Michael Kay wrote:
>> I'm really not trying to beat a nearly-dead horse here (I
>> swear!), but the XML spec says in §2.6:
>> [17] PITarget ::= Name - (('X' | 'x') ('M' | 'm') ('L' | 'l'))
>
> This rule says that the name XML in any combination of upper-or-lower
case
> is forbidden. There's a rule elsewhere that says names starting with
"xml"
> are reserved for future standardization.
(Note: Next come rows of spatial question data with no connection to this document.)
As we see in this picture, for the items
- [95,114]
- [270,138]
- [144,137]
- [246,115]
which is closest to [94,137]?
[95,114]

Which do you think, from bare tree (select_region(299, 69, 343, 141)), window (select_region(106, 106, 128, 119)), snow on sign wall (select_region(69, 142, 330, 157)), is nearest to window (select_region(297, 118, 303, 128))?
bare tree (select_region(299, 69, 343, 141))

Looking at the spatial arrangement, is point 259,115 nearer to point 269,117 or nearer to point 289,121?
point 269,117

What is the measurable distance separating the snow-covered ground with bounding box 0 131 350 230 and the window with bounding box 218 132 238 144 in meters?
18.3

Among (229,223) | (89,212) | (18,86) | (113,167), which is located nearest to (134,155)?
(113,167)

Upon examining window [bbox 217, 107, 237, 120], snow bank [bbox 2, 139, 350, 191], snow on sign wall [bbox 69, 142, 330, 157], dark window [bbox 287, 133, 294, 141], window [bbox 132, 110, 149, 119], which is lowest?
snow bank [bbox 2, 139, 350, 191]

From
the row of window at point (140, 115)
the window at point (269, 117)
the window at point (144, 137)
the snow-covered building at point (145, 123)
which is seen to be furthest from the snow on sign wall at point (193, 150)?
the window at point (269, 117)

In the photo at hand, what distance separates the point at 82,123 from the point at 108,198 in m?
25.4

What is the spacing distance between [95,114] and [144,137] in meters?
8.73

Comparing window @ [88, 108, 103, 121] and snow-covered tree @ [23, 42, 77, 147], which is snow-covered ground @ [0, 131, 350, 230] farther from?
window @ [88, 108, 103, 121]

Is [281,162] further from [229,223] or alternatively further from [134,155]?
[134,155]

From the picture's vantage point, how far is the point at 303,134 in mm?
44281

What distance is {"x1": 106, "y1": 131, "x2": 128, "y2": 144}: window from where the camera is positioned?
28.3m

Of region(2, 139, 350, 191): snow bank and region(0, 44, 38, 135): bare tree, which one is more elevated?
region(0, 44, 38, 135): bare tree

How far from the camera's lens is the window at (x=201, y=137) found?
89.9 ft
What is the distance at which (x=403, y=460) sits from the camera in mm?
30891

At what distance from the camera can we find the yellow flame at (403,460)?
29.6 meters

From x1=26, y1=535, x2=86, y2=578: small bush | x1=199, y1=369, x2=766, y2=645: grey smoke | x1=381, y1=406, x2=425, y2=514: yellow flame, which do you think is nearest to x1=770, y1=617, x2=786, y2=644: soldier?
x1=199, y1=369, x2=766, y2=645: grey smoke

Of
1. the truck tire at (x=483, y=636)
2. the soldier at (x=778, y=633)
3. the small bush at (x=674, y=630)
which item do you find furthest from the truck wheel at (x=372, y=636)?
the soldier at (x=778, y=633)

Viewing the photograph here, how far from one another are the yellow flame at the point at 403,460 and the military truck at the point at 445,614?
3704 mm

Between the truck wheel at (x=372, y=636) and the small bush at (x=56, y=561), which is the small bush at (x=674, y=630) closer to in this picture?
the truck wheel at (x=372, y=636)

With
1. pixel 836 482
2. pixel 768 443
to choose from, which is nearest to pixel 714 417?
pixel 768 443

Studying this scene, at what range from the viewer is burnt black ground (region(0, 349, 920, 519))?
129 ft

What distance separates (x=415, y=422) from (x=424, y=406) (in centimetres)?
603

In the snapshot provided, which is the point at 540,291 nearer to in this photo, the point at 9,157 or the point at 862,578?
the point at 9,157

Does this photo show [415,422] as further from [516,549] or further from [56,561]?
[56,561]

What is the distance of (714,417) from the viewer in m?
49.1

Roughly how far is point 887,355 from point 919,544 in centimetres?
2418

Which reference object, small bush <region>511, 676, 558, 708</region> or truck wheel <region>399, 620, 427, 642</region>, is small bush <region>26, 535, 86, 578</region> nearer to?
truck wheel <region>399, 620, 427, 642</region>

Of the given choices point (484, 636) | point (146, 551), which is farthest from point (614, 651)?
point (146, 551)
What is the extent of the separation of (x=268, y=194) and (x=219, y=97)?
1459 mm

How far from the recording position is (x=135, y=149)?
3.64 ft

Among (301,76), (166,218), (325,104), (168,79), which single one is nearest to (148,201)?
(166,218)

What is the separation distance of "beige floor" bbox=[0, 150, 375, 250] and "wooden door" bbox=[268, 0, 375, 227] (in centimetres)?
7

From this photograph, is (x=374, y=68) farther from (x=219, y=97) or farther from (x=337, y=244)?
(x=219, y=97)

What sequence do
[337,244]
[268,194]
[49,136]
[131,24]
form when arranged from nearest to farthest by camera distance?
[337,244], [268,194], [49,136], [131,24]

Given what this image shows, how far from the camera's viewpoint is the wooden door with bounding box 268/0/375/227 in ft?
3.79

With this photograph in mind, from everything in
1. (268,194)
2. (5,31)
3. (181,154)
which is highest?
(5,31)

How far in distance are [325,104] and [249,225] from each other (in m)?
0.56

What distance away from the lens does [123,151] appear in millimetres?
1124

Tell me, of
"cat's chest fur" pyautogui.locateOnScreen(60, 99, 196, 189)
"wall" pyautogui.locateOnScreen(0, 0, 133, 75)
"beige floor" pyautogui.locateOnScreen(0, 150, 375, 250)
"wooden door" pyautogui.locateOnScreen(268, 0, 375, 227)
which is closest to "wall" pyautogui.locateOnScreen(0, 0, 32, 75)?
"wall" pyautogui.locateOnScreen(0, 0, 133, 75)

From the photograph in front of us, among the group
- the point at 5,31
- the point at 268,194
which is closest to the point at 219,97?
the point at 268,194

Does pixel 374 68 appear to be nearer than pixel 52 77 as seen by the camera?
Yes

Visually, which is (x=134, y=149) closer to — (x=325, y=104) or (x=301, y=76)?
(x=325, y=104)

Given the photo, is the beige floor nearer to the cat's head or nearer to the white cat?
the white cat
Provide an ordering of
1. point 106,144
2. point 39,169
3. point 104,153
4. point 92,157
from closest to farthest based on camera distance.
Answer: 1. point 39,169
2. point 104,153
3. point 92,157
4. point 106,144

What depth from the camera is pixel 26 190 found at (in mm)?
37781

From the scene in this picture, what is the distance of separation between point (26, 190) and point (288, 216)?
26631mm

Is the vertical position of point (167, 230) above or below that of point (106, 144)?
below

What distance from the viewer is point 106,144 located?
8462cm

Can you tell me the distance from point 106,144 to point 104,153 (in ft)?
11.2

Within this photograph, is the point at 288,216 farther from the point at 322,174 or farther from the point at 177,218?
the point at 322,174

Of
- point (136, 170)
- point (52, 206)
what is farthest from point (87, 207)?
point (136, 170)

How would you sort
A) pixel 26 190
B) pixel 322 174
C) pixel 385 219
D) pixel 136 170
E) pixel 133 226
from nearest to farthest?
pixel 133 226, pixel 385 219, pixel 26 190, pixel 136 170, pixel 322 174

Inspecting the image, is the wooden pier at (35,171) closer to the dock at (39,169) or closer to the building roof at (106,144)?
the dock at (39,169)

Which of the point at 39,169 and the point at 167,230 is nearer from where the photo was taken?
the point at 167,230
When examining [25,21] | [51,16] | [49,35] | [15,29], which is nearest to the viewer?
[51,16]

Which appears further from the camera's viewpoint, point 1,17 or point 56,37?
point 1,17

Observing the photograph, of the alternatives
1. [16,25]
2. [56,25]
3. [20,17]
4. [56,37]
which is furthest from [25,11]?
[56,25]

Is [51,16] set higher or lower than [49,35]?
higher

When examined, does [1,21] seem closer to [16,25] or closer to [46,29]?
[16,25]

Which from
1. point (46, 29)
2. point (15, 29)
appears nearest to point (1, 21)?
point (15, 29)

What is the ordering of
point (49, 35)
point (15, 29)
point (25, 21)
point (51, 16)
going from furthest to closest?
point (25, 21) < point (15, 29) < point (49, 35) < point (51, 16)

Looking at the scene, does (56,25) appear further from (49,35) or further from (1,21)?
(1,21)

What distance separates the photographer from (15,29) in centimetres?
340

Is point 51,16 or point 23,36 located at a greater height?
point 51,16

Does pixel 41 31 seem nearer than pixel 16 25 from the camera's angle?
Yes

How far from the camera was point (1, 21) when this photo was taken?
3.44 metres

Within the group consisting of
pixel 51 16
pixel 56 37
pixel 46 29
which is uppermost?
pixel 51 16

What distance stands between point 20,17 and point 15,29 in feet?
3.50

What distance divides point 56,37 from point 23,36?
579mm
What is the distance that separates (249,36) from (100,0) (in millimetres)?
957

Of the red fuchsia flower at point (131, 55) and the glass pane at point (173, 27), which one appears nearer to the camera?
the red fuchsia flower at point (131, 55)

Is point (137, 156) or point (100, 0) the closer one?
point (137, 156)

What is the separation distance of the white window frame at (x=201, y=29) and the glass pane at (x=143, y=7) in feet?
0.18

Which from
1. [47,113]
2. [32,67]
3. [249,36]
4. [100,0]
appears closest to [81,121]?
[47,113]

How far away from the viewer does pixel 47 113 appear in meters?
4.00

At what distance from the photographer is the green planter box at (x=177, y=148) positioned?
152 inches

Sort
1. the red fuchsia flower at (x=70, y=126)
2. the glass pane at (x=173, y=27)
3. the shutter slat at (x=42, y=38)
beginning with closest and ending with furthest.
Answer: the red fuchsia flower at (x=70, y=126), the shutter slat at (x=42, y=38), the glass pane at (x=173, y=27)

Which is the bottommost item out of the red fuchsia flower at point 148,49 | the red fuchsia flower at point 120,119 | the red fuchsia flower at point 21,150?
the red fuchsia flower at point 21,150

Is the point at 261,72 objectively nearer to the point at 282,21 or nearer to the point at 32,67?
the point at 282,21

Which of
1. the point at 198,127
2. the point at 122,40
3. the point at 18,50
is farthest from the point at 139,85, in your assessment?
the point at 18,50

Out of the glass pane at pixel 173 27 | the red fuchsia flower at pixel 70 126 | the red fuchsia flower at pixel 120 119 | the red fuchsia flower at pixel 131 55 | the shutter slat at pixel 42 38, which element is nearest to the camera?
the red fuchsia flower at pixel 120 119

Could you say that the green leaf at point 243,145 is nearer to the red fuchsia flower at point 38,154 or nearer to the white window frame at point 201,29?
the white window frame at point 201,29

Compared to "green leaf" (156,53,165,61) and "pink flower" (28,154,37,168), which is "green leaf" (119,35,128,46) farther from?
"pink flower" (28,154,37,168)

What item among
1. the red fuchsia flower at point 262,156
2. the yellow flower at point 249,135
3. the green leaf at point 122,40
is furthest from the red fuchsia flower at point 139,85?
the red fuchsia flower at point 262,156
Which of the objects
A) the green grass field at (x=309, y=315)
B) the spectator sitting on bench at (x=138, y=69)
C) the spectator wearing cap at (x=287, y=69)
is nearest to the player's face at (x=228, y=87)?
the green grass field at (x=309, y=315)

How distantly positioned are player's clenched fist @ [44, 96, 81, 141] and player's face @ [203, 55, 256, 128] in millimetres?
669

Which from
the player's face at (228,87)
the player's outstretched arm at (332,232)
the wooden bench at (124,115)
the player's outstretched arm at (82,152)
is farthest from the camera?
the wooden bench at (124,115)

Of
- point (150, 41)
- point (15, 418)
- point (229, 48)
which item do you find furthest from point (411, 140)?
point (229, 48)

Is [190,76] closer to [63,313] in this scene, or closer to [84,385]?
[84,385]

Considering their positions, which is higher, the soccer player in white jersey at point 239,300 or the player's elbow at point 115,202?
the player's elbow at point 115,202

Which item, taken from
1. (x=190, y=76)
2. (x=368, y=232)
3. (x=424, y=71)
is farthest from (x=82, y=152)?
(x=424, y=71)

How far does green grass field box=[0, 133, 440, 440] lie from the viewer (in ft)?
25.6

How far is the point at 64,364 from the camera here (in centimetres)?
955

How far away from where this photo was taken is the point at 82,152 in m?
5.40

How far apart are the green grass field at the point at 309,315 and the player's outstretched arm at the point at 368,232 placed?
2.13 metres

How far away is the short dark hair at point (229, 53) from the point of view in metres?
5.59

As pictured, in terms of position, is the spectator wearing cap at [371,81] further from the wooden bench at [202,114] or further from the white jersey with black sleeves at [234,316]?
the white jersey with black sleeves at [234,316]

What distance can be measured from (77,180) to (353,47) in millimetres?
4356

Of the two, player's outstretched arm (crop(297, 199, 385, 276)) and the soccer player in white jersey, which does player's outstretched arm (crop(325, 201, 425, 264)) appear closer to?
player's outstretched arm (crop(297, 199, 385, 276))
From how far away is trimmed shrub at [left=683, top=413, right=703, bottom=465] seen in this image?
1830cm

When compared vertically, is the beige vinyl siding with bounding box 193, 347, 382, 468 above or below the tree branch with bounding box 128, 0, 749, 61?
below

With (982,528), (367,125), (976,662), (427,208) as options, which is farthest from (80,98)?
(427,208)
That's getting off-topic and I already hear the barking. Though, and
sorry, that's a bit wish-wash. I read the XML rec as Scott (and
implemented that way) that the name XML in any combination of
upper-or-lower case is forbidden. Longer names starting with the chars
XML in any combination of upper-or-lower case are allowed by this
rule. I'd love to see a reference to the "rule elsewhere". There's a
rule, that every qname starting with a prefix xml isn't OK. But we're
talking about a name here, not a qname. Isn't XML about to have a
sharp sword to distinguish well-formed from not well-formed?
> Some parsers will give you a warning if you use such names;
Do they? And if in fact a few to name do, with what reason?
> and your application may break if W3C decides to attach a special
> meaning to the name you have chosen for yourself. Since there's an
> infinity of names that don't begin with "xml", it costs you nothing
> to avoid this risk.
Sure. Nobody knows, what the w3c decide. But anyway. If everything
else works, such a PI name isn't a problem now and the next future.